Os problemas dos EUA com o mercado de microchips também são evidentes. E devem-se à estreita inter-relação desta indústria com a produção que as multinacionais estado-unidenses desenvolvem na China. Jensen Huang, CEO da Nvidia, a empresa estado-unidense de semicondutores mais valiosa do mundo, destacou-o desta forma ao Financial Times: “as restrições à exportação do Governo Biden deixam a empresa californiana de ‘mãos atadas’, já que não pode comercializar chips num dos principais mercados. ‘Se a China não puder comprar aos Estados Unidos, eles próprios os construirão. Portanto, os EUA têm de ter cuidado. A China é um mercado muito importante para a indústria tecnológica (…) Se nos privarem do mercado chinês (…) Não existe outra China.'”

O capitalismo de Estado chinês também tem os seus problemas, e não são menores. A dívida total da China atinge níveis sem precedentes (295% do PIB). A bolha imobiliária alastra como um derrame de petróleo, levando a falências multimilionárias, sendo o caso mais notável a Evergrande. Sem dúvida, um dos grandes desequilíbrios estruturais é que uma parte muito importante desta atividade imobiliária tem sido financiada com dívidas dos governos locais e municipais — que são abastecidas pelo sistema bancário paralelo, o sector financeiro desregulamentado — e que atinge três biliões de dólares. Parece uma loucura, mas se compararmos com os valores que este sector movimenta nos EUA e na Europa, o Ocidente tem um problema dez vezes maior.

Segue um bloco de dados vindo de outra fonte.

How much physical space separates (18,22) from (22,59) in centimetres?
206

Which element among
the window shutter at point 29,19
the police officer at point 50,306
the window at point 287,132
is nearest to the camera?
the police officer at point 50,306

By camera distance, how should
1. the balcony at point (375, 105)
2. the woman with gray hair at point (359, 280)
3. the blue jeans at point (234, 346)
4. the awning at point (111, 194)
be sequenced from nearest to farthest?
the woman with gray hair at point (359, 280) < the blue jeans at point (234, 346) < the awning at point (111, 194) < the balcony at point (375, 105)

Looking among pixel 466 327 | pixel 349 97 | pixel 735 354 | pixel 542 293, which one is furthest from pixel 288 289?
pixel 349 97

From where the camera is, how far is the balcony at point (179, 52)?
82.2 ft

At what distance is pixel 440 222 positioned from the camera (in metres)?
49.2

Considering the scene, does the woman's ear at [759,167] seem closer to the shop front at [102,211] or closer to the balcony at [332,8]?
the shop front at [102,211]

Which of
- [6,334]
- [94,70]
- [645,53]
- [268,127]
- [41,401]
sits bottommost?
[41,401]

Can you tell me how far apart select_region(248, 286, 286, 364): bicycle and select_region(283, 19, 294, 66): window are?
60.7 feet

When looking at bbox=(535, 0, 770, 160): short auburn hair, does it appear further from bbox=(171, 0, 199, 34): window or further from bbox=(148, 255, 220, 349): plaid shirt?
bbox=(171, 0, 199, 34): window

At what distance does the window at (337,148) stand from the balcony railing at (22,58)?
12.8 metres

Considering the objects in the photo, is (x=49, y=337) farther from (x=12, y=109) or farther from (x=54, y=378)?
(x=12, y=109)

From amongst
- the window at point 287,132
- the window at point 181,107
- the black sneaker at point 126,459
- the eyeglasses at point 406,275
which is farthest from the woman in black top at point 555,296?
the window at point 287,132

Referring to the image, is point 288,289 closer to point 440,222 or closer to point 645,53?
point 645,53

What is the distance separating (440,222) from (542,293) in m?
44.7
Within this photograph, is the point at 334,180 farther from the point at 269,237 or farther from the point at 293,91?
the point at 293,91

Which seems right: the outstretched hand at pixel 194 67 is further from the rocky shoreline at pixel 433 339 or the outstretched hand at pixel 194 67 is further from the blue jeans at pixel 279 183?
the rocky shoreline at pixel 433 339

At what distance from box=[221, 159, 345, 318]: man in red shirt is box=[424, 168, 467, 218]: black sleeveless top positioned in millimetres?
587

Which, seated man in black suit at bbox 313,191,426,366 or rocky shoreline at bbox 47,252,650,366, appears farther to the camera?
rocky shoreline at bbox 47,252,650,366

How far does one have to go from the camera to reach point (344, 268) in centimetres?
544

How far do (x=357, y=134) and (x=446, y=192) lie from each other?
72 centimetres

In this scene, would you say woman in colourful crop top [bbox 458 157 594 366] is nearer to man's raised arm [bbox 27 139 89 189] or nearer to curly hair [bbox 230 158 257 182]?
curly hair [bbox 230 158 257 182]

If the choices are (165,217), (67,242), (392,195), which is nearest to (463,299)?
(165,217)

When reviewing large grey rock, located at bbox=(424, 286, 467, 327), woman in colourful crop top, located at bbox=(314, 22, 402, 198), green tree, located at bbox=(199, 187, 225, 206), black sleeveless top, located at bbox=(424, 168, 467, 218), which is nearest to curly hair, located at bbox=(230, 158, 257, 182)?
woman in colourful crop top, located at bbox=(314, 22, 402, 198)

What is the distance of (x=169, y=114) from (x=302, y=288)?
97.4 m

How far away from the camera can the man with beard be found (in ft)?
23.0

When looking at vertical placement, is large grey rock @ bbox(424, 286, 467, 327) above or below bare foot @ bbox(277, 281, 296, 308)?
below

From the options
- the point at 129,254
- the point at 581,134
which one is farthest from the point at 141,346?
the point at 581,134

Mas, acima de tudo, a sua dependência das exportações de países que se encontram em situação de recessão e estagnação (Alemanha, EUA, Itália...) acrescenta incerteza. Daí a enorme diversificação dos investimentos chineses e a procura de novos mercados para matérias-primas, produção agroalimentar, mineração, etc. em África, na América Latina e na Ásia.

Pensar que o capitalismo chinês pode superar as contradições inerentes ao processo de acumulação é um absurdo. O que queremos situar é o contexto em que a economia chinesa opera, os seus pontos fortes em comparação com os seus concorrentes e as vantagens qualitativas de que goza o seu regime de capitalismo de Estado, mesmo que temporariamente.

A China ainda não substituiu os EUA como superpotência imperialista dominante, mas a guerra já começou. O imperialismo estado-unidense tem pontos sólidos a seu favor. O dólar é hegemónico: está envolvido em quase 90% das transações e representa quase 60% das reservas cambiais dos bancos centrais (70% em 1999), mas existem planos e acordos comerciais entre a China e muitos países, incluindo alguns ex-aliados relevantes dos EUA, para mudar esta tendência. Ainda é um volume discreto, mas a situação pode acelerar como já aconteceu noutros campos.

Para nos podermos orientar na actual arquitectura da política mundial é essencial compreender a profundidade do desenvolvimento da China como potência. Este é o factor mais relevante, juntamente com o declínio do imperialismo estado-unidense, para compreender os terramotos que estão a abalar as relações internacionais e os seus efeitos na luta de classes em todos os países.